For instance, I do something called First Chapter Fridays in class, where I read the first chapter, or part of the first chapter, of one of the books from my classroom library while they do their Free-write Friday bell ringer, a classroom activity at the beginning of class. If someone wants to check out the book, they can! Of course, doing it this way they will have to write down the title and ask for it when we get back.
They’ve also asked me to post writing prompts that they can do on their own. I took it a step further and made the writing prompt a Google Doc that they can add their response to (or not) and I do a response each day too. They have been writing, and it’s so good to “hear” their voices again.
In this way, just like my kids are doing some school each day, so am I and so are my students if they choose.

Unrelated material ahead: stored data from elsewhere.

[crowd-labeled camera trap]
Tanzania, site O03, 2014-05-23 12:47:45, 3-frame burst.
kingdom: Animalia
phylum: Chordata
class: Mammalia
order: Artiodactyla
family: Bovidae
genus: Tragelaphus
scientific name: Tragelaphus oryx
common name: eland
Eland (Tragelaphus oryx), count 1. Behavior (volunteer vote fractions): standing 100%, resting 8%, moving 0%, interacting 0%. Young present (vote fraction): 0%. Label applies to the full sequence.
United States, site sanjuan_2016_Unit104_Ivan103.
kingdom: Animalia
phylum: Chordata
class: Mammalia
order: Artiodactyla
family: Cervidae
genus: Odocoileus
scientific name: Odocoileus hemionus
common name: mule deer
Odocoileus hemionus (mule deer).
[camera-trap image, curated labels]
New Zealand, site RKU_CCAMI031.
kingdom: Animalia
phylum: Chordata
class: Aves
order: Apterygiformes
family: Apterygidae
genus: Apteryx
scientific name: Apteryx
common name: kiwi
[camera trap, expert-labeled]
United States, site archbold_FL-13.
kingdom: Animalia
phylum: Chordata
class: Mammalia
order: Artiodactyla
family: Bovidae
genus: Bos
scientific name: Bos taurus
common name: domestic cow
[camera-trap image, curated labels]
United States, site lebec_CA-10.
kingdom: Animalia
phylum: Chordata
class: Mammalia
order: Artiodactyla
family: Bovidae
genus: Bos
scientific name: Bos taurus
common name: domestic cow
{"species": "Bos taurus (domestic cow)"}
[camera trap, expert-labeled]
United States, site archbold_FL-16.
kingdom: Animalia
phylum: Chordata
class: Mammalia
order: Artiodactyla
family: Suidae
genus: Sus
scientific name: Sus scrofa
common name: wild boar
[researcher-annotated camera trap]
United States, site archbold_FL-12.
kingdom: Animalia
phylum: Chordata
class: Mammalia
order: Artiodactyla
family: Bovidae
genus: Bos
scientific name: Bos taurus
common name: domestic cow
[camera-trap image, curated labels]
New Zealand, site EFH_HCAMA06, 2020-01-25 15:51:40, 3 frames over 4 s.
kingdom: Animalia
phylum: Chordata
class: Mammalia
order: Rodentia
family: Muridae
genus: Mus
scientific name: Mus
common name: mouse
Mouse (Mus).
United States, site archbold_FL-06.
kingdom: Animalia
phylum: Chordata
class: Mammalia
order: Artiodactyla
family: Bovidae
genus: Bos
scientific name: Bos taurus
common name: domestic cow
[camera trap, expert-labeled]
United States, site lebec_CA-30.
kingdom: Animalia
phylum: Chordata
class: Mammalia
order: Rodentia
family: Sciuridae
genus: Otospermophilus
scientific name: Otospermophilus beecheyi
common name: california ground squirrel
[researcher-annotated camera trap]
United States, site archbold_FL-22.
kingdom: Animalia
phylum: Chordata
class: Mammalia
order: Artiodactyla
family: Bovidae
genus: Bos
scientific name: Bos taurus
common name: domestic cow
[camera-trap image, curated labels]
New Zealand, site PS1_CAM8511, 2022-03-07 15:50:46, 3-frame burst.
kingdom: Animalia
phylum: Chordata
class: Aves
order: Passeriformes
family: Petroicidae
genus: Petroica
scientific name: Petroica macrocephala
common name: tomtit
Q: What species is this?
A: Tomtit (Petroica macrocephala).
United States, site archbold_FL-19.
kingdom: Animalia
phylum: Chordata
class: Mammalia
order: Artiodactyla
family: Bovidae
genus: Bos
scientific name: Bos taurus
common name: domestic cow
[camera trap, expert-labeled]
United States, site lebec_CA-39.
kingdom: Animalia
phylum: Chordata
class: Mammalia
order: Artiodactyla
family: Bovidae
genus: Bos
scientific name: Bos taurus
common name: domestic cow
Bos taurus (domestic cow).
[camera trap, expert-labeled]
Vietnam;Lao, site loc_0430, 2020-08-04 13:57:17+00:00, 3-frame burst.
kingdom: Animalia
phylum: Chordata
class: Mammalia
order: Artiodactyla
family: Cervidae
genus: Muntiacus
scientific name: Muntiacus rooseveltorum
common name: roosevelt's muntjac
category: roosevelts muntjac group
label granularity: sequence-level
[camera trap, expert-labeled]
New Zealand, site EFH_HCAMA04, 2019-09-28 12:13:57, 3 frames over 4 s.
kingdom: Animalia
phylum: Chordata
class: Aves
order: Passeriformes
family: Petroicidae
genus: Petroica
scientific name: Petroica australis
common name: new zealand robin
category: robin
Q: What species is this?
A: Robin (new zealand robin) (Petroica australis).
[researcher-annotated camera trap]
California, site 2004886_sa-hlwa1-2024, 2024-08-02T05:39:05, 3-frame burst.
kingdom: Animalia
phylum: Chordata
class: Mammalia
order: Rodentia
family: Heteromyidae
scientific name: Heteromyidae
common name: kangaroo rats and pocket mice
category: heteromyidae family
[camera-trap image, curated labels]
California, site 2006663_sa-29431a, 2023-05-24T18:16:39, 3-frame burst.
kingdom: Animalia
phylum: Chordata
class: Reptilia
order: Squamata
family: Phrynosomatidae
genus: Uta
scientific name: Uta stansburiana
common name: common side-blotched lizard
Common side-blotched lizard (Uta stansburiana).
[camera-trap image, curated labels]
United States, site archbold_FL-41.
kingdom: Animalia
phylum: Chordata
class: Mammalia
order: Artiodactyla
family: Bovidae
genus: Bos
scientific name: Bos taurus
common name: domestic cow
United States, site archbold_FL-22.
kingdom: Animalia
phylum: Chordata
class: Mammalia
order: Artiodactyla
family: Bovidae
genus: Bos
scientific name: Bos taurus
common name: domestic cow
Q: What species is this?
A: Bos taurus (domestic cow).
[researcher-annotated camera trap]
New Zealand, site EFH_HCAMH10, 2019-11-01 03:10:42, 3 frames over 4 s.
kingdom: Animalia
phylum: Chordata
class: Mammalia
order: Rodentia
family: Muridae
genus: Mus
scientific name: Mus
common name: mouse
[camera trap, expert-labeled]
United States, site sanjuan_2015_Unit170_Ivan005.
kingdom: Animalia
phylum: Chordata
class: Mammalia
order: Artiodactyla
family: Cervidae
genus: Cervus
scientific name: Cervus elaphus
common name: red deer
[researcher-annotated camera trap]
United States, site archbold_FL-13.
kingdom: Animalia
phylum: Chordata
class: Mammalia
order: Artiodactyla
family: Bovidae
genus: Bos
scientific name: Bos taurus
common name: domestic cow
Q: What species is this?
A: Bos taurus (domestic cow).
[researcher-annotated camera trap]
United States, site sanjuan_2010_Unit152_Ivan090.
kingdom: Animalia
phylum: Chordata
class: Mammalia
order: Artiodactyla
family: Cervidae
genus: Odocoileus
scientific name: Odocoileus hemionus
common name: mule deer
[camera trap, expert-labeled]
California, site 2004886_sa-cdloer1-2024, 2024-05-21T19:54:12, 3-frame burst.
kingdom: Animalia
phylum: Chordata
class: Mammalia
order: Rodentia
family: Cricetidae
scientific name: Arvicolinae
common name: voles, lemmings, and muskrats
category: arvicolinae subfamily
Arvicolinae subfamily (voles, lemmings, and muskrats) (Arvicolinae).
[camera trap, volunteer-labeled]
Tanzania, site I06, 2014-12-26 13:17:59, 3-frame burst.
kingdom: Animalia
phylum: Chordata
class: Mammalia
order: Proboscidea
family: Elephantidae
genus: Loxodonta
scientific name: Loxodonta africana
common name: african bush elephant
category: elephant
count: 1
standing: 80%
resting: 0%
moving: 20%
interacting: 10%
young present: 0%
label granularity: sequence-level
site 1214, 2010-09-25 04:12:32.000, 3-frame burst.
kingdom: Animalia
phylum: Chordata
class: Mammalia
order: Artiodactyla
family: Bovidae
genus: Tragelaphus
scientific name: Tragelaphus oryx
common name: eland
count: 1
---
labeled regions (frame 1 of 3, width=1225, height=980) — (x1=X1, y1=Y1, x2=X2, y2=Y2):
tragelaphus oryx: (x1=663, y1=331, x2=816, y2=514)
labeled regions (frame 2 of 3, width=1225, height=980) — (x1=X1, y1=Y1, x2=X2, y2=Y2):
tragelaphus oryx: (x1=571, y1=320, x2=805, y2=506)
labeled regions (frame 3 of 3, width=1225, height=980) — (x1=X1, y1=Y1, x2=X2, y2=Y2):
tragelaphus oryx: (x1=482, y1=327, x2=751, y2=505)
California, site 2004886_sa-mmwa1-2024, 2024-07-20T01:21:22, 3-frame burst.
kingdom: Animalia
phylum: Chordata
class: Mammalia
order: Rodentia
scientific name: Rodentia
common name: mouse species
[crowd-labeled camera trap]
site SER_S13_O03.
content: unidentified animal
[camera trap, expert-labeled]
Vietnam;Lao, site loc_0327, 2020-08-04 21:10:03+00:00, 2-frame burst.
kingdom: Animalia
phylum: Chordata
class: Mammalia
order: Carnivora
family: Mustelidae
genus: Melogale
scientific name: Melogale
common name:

Starting next week –after Spring Break– we will all begin a sort of “distance learning” to wrap up the school year. I’m not sure what this will look like yet, but our administration has been pushing “less is more” and I agree with that completely. I can’t imagine being a kid, taking six online classes, sharing a device with my siblings, maybe not having the most reliable internet or a quiet spot to think and work, and also dealing with a global pandemic all at the same time.
For sure, we owe it to our children to finish the school year’s education, but in the least overwhelming way possible. Our first priority has to be their mental health, and then maybe some school work in our pajamas.